[Image-backed grounding data]
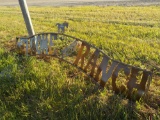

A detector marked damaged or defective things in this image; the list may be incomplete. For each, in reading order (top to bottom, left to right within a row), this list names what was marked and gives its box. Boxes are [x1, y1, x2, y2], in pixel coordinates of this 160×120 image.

rusted steel surface [16, 32, 152, 100]
rusty metal sign [16, 32, 152, 100]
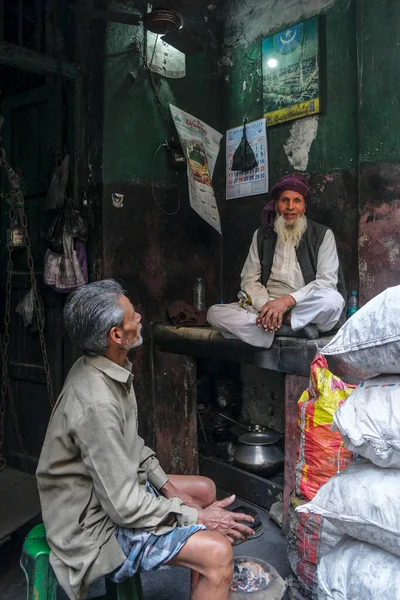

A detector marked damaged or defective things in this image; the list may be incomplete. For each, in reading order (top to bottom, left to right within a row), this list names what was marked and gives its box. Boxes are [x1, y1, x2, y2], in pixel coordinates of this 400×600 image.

peeling paint [282, 116, 320, 171]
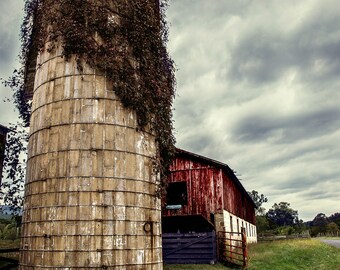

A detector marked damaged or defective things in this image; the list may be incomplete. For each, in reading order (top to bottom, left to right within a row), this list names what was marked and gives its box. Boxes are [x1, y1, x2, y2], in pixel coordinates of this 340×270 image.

What you have to do: Before copying the data, remove the pictures. Then repeat the rest exactly.

Output for this exercise:
A detector marked damaged or defective things in this image; the list may be incomplete. For each, in reading order (top to bottom, left to right within a row), this list names what was marked and gives its box. Boxes are [x1, y1, x2, y2], in pixel coordinates of this 160×120 image.

rusted steel surface [16, 32, 152, 100]
rusty metal sign [16, 32, 152, 100]

A detector marked damaged or defective things in this image; the list may be incomplete. For each, in reading order (top to bottom, left to right within a row), this list names what was marked and gives its box. Boxes are [x1, y1, x2, y2], in pixel coordinates of this 400×600 image.

peeling paint [282, 116, 320, 171]

A detector marked damaged or defective things in this image; the list may be incomplete. For each, in reading order (top to bottom, left to right within a row), this list names what was marked and gives its box. Boxes are [x1, y1, x2, y2], in pixel coordinates of this 340×270 image.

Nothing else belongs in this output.